----- Data for this exercise -----

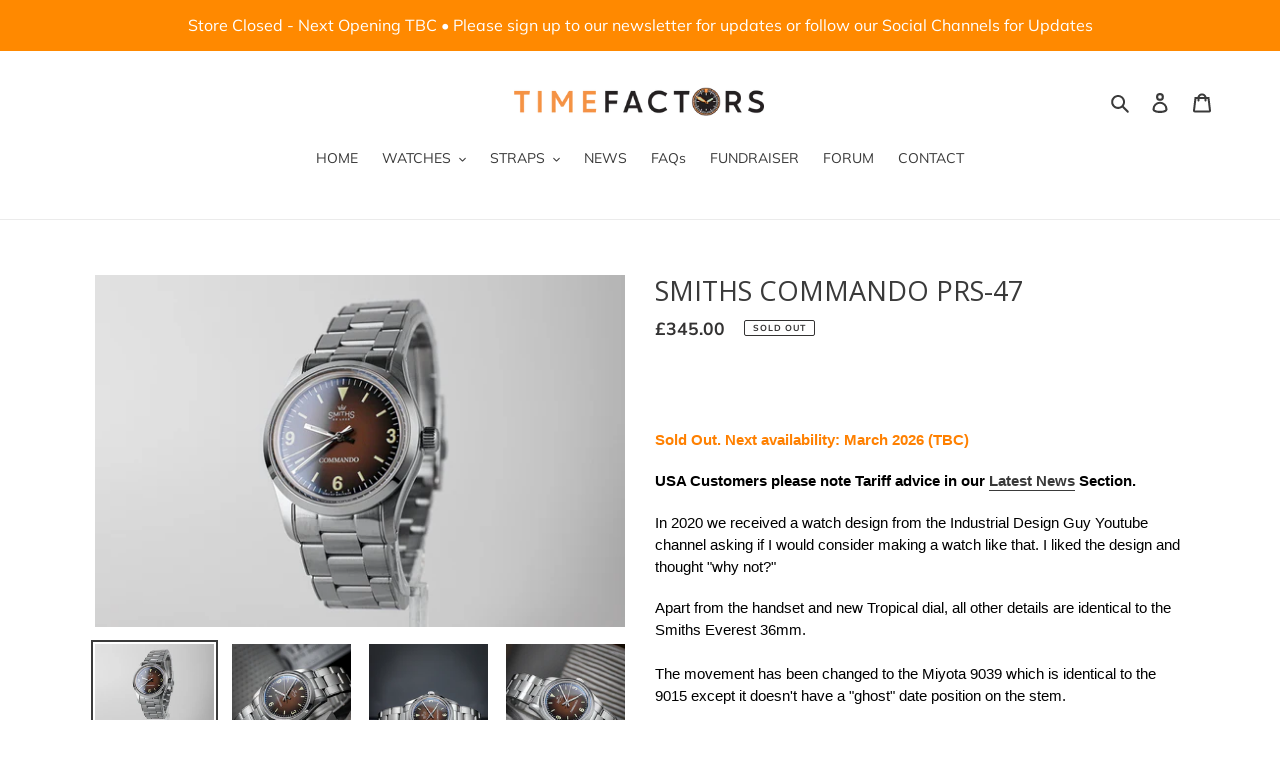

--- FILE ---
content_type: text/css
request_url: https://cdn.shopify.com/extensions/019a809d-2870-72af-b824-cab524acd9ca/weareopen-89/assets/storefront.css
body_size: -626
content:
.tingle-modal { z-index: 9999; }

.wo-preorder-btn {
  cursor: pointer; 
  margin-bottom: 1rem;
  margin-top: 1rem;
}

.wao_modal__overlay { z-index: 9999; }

-----

### [What the task asks]
Reproduce the lines above exactly, please, but not the pictures in them.

### [Answer to the exercise]
--- FILE ---
content_type: text/css
request_url: https://cdn.shopify.com/extensions/019a809d-2870-72af-b824-cab524acd9ca/weareopen-89/assets/storefront.css
body_size: -626
content:
.tingle-modal { z-index: 9999; }

.wo-preorder-btn {
  cursor: pointer; 
  margin-bottom: 1rem;
  margin-top: 1rem;
}

.wao_modal__overlay { z-index: 9999; }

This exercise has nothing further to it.